[Image-based spatial reasoning data]
++++++++++++++++++++
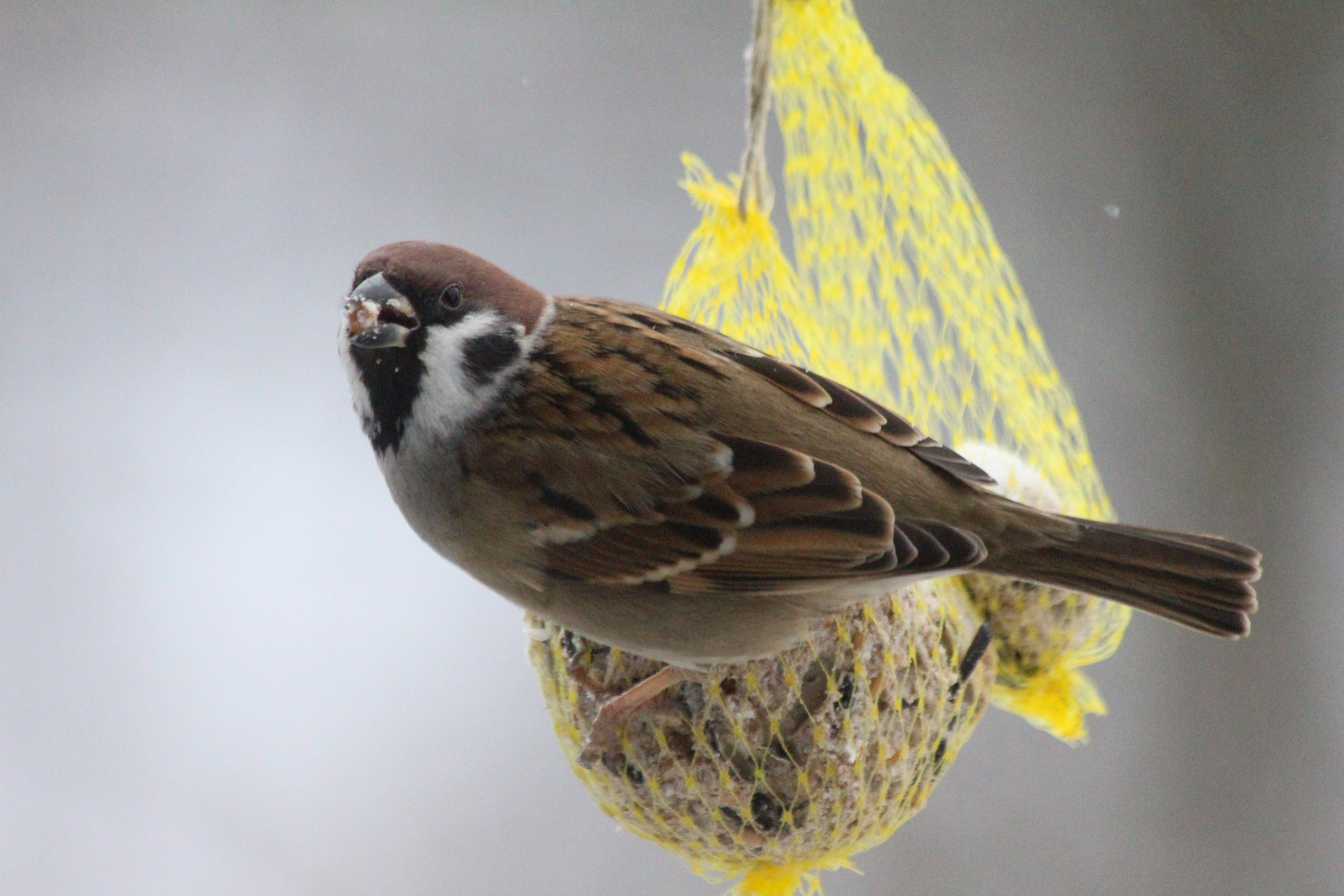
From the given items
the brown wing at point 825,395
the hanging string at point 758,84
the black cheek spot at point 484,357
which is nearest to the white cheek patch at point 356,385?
the black cheek spot at point 484,357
++++++++++++++++++++
Goal. Print every line of the listing word for word, leaving out the pictures.

Written answer.
From the given items
the brown wing at point 825,395
the hanging string at point 758,84
the black cheek spot at point 484,357
which is nearest to the white cheek patch at point 356,385?
the black cheek spot at point 484,357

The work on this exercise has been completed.